Levi Rickert, editor-in-chief in Native Currents. Discussion »
Arvo Mikkanen-Kiowa Tribe
OKLAHOMA CITY - Without as much of the courtesy of a hearing by the Senate Judiciary Committee, the nomination of US Attorney Arvo Mikkanen is dead. It was returned to the White House by the US Senate on Saturday. Mikkanen is an enrolled tribal citizen of the Kiowa Tribe of Oklahoma.
President Barack Obama nominated him in February to be US District Judge for the Northern District of Oklahoma.
Had the Senate done its due diligence and approved the nomination, Mikkanen would have become the only American Indian to sit on the federal bench. He would have been only the third American Indian to serve. The other two were; Frank Seay, nominated by President Carter in 1979, and Billy Burrage, nominated by President Clinton.
Currently, there are 875 federal judgeships in the United States; none of whom are American Indians.
Mikkanen has a distinguished legal career and has served as Assistant US Attorney for the Western District of Oklahoma since 1994. Prior to becoming part of the US Attorney's Office, he was an associate attorney and litigator with the Andrews Davis law firm in Oklahoma City.

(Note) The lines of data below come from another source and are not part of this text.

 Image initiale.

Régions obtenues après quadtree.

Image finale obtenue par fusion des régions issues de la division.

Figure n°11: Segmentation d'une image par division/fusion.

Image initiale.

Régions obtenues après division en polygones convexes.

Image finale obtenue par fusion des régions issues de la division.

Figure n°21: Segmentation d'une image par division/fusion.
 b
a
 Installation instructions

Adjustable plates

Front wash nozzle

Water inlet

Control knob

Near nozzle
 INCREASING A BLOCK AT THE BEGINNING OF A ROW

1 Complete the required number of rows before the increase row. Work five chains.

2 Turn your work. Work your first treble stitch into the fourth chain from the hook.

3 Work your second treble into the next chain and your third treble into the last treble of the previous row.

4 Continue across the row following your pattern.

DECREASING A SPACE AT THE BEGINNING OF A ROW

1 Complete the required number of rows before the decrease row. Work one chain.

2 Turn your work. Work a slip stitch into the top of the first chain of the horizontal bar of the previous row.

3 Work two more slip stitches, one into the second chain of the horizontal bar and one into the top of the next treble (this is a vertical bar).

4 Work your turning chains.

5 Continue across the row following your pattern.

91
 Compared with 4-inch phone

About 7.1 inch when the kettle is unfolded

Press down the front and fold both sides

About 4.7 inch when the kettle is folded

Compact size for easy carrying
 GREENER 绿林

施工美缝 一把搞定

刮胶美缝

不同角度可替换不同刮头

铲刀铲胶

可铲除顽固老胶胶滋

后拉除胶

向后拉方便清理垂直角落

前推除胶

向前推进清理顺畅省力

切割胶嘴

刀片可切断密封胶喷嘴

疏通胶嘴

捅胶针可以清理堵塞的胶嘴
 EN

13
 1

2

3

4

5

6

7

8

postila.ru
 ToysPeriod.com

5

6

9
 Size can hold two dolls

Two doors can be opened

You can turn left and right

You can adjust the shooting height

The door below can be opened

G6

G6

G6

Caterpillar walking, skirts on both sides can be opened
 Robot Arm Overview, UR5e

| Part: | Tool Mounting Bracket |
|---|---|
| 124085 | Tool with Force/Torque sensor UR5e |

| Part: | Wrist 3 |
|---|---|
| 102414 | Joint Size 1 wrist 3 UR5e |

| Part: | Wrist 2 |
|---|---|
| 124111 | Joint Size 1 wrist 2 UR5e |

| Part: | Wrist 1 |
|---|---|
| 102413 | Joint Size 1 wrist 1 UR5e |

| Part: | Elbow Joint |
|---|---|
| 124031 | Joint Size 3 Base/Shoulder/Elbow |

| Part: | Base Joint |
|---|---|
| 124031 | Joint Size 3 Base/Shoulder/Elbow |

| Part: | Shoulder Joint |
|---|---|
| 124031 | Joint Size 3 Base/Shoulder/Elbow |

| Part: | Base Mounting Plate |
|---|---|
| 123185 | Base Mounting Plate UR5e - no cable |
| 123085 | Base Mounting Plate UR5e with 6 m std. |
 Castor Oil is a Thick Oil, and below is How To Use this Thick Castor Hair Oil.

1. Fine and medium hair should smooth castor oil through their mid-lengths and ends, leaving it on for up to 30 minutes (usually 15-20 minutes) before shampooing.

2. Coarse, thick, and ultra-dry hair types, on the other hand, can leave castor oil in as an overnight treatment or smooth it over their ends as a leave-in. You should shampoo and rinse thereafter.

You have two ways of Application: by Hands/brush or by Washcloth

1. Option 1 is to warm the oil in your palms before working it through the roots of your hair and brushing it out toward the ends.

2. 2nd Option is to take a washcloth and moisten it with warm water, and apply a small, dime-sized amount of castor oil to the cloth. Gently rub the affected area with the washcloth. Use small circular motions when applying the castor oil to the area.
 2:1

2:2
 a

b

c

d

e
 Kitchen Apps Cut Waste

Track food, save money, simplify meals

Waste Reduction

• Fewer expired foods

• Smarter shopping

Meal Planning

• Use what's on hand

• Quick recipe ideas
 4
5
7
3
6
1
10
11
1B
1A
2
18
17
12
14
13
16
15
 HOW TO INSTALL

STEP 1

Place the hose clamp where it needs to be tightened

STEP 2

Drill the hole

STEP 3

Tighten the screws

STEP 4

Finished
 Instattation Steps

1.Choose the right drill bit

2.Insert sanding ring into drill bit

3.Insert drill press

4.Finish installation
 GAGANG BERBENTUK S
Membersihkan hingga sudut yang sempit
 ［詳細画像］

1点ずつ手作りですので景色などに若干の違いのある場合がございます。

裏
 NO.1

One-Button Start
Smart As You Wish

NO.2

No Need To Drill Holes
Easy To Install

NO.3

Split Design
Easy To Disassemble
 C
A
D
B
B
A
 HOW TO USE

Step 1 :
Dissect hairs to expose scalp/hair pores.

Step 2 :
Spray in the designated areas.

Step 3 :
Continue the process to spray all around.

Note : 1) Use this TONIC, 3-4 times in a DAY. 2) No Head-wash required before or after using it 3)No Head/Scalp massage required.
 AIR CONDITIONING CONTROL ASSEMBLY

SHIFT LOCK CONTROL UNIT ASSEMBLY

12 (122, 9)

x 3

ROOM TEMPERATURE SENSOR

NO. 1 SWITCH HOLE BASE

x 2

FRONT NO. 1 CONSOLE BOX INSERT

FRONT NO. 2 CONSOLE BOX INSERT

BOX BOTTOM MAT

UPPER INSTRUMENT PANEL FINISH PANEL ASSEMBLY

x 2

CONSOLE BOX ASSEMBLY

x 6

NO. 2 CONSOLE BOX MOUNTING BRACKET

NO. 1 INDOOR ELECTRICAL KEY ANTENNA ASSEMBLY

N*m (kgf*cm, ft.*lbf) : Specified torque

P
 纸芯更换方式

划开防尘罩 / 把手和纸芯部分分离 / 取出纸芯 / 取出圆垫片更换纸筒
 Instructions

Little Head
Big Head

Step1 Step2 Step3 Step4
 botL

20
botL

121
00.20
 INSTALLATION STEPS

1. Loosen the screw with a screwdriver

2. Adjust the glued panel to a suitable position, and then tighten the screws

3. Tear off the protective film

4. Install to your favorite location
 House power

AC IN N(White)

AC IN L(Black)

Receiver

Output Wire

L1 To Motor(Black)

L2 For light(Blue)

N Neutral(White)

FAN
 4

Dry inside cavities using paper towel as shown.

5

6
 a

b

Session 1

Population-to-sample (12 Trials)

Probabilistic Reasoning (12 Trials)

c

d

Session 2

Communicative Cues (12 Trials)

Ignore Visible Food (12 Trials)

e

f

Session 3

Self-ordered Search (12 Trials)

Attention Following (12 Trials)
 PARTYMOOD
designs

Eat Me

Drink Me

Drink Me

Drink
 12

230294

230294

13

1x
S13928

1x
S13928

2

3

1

Additionally, from 1988 to 1994, Mikkanen served in various judgeships for several Oklahoma American Indian tribes, including Chief Justice of the Cheyenne-Arapaho Supreme Court from 1991 to 1994.
He received his undergraduate degree from Dartmouth College and his law degree from Yale Law School.
The National Congress of American Indians called for a fast confirmation of Mikkanen. "He is an excellent choice for the Federal District Court," said Jefferson Keel, president of the nation's oldest American Indian organization in February after the nomination was announced.
Oklahoma Republican Senators Tom Coburn and James Inhofe never supported the Democratic President's nomination, declaring they were not consulted about the nomination.